Exercise directions |
The reader should set down exactly the lines from the one containing "Pogo Possum - Afbeelding 1" through the last line of the material, omitting every picture.

Provided entries |

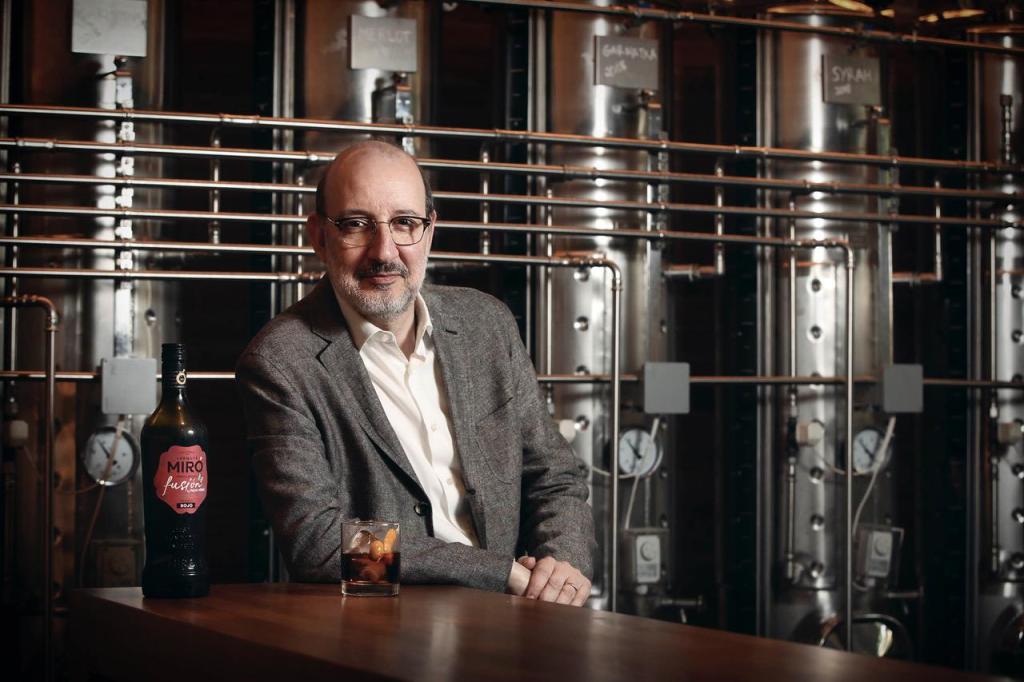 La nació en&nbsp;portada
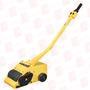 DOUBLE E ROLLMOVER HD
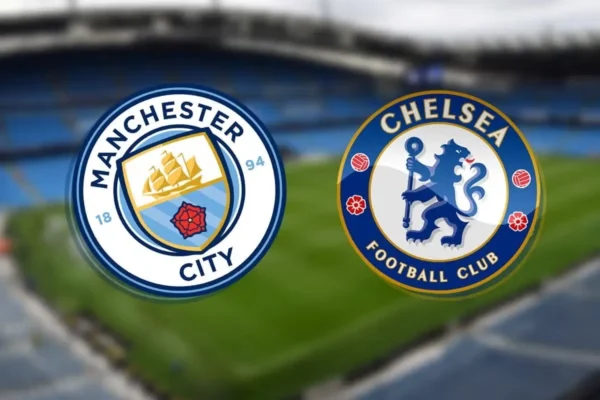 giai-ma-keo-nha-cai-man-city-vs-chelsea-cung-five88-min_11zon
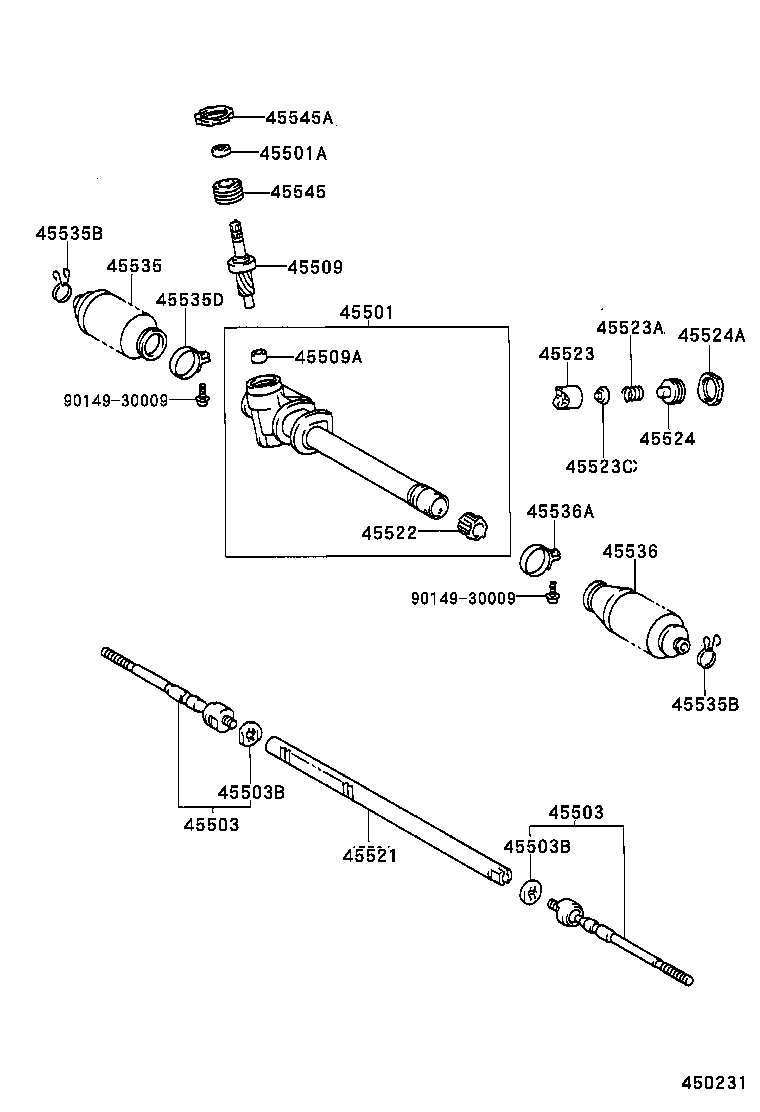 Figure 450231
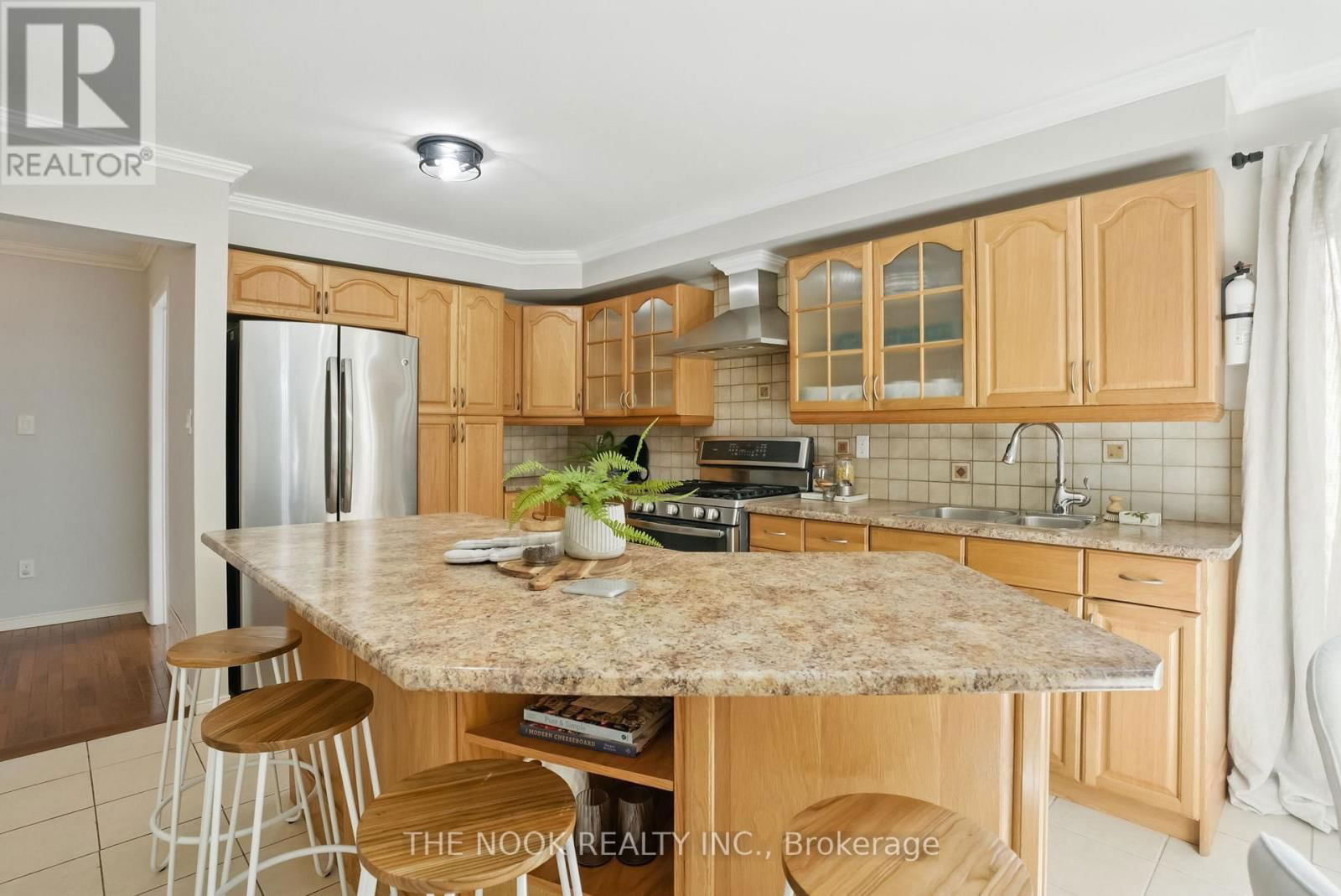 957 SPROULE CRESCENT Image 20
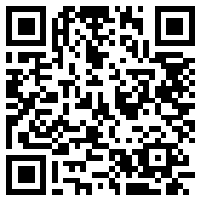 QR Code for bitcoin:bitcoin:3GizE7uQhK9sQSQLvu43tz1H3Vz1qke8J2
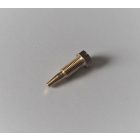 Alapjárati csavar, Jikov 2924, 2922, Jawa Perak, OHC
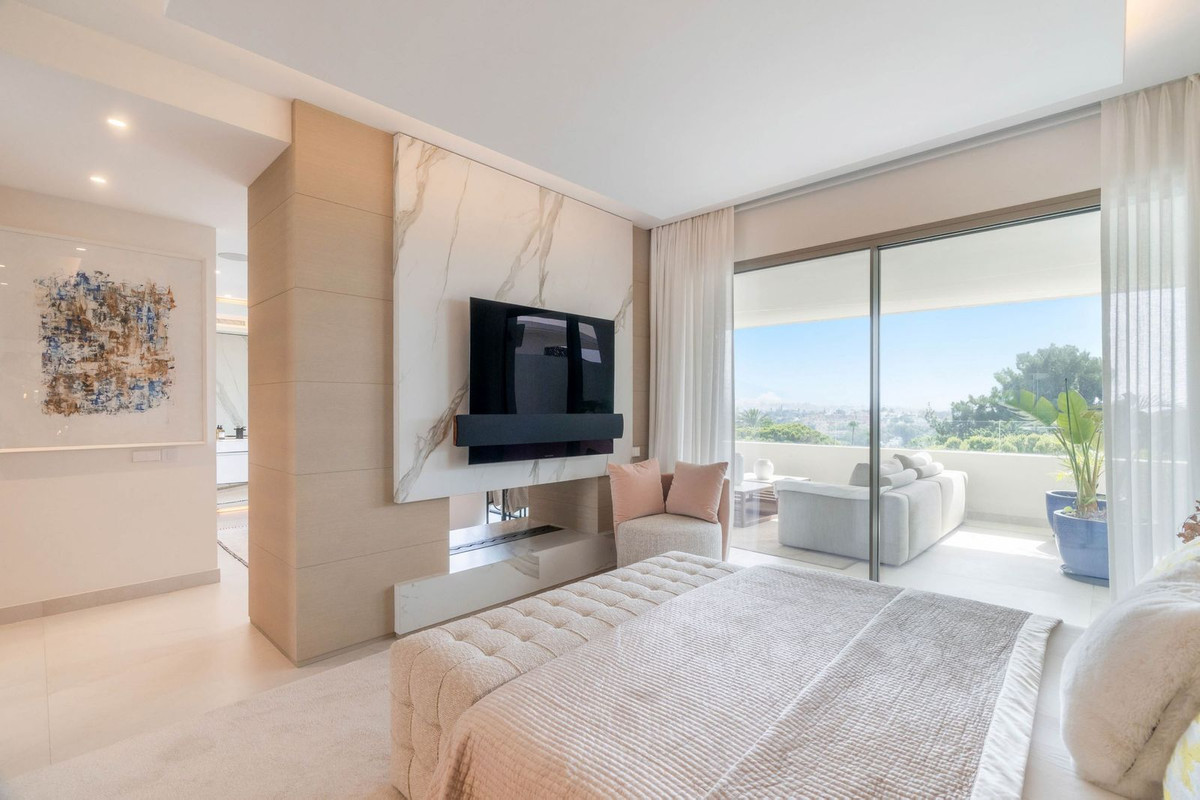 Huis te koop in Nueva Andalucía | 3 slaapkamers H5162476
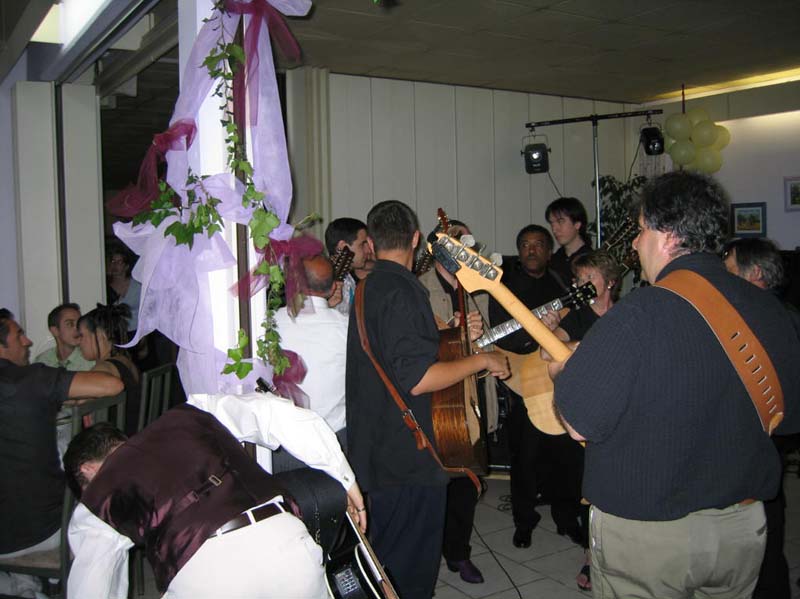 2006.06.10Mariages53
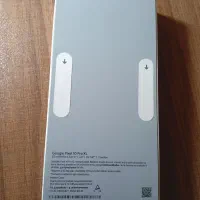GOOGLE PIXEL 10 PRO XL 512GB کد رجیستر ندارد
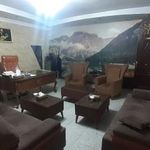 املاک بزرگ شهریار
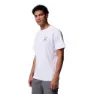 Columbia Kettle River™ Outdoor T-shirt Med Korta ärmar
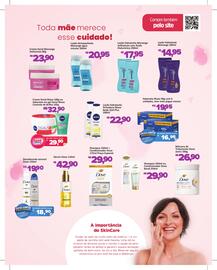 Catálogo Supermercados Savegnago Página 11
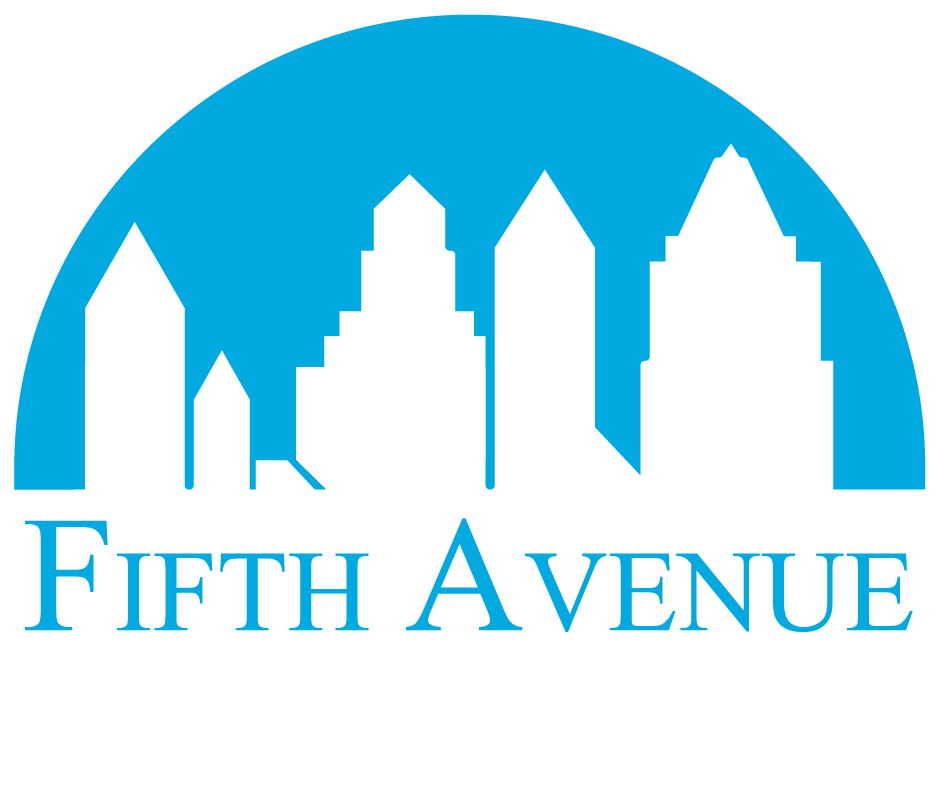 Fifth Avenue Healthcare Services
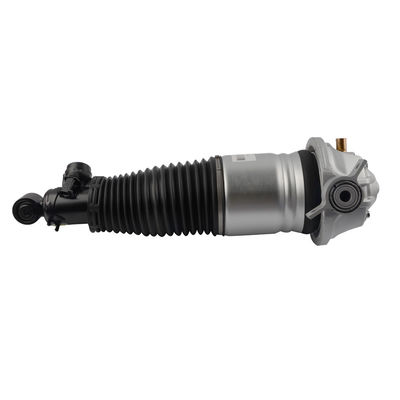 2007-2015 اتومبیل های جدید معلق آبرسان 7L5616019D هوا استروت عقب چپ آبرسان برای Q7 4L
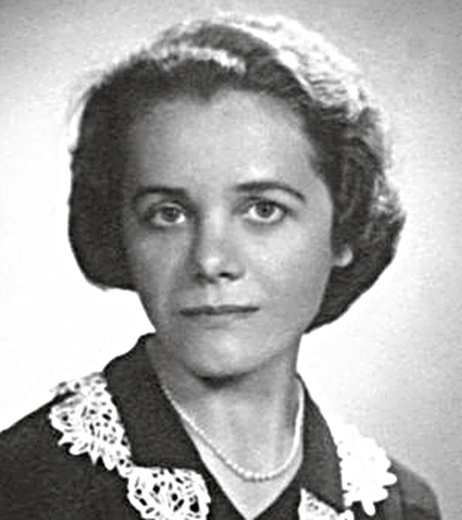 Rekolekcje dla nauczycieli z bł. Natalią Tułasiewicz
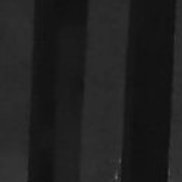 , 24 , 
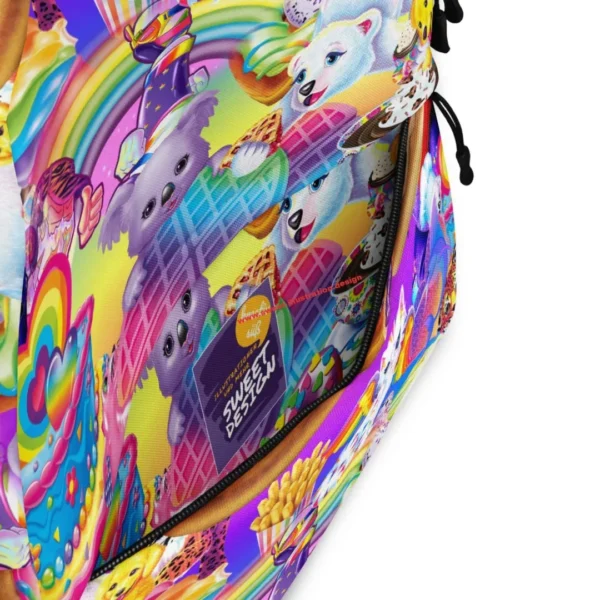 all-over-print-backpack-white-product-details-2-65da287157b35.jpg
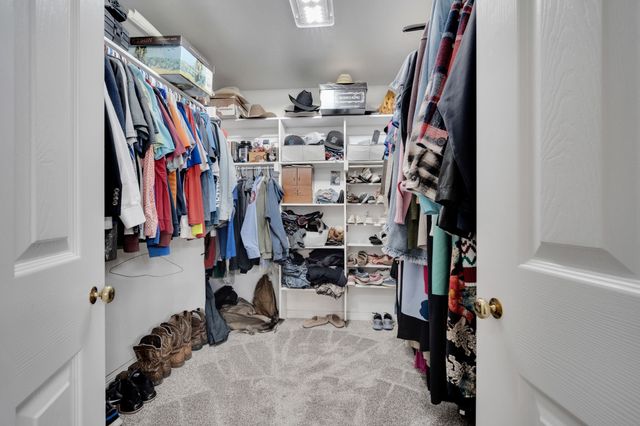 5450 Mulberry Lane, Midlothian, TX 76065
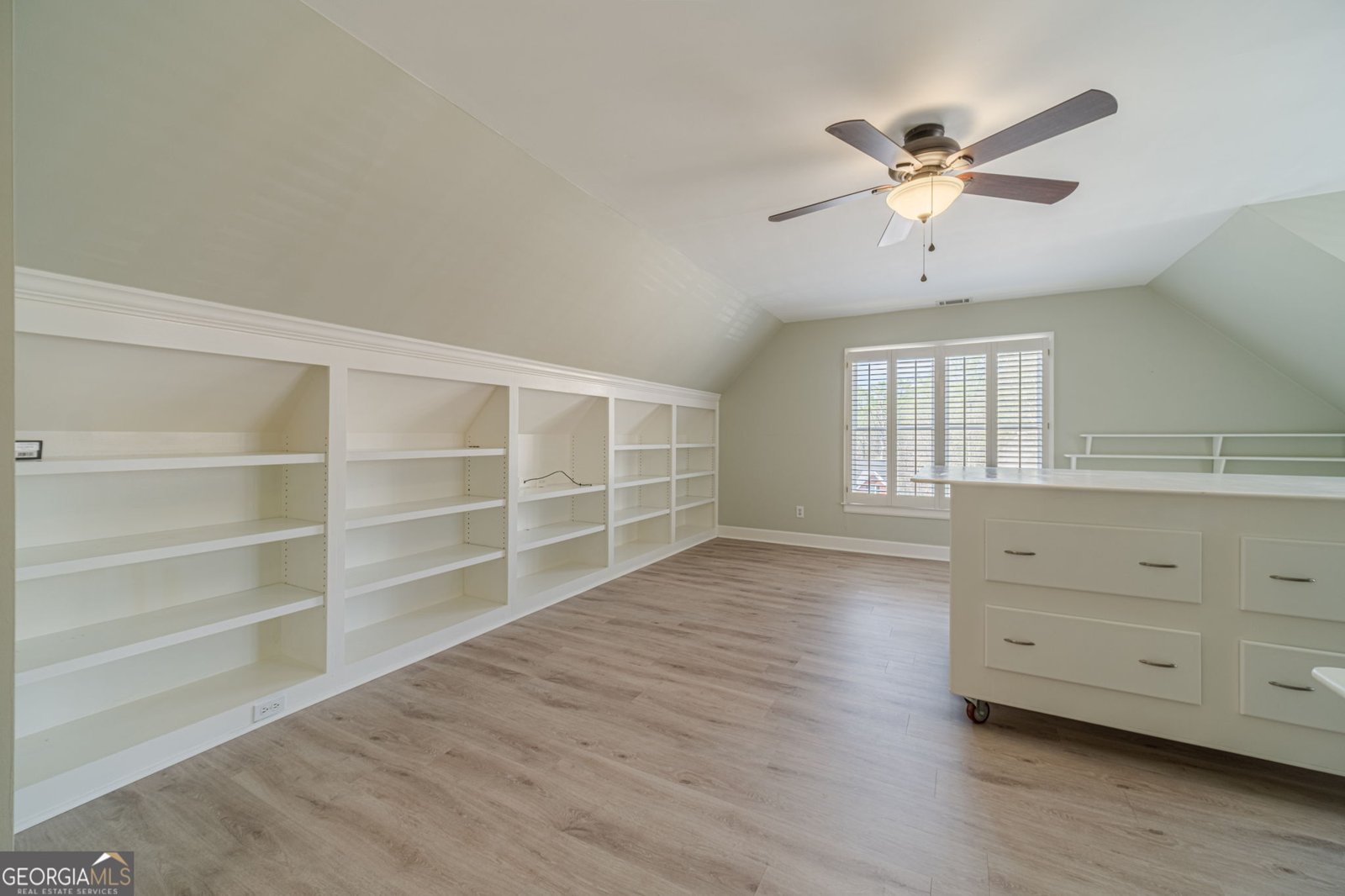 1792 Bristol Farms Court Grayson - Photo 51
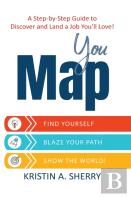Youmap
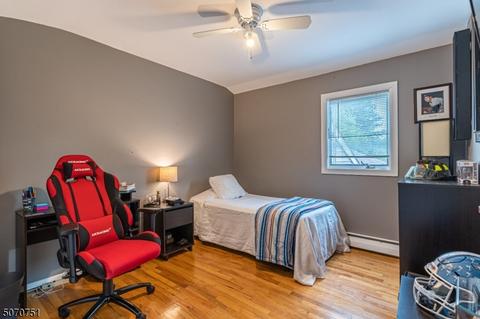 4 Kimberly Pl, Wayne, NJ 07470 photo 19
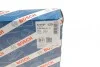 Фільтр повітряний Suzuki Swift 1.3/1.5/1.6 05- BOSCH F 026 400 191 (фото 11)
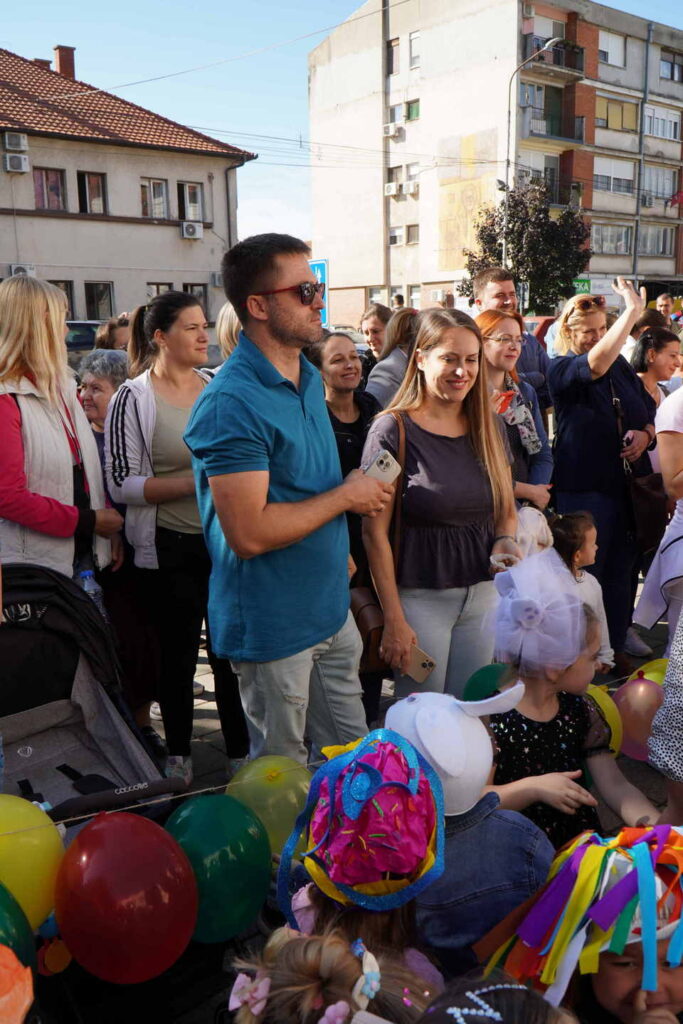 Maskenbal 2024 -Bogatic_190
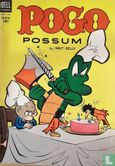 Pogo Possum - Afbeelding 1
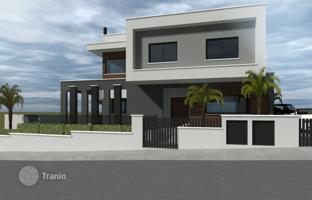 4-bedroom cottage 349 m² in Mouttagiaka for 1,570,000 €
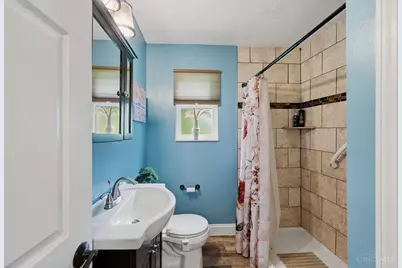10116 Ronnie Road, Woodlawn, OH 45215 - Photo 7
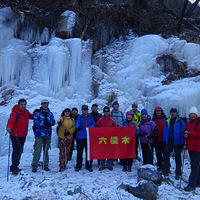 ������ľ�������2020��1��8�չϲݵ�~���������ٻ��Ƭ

The completed task |
 Pogo Possum - Afbeelding 1
 4-bedroom cottage 349 m² in Mouttagiaka for 1,570,000 €
10116 Ronnie Road, Woodlawn, OH 45215 - Photo 7
 ������ľ�������2020��1��8�չϲݵ�~���������ٻ��Ƭ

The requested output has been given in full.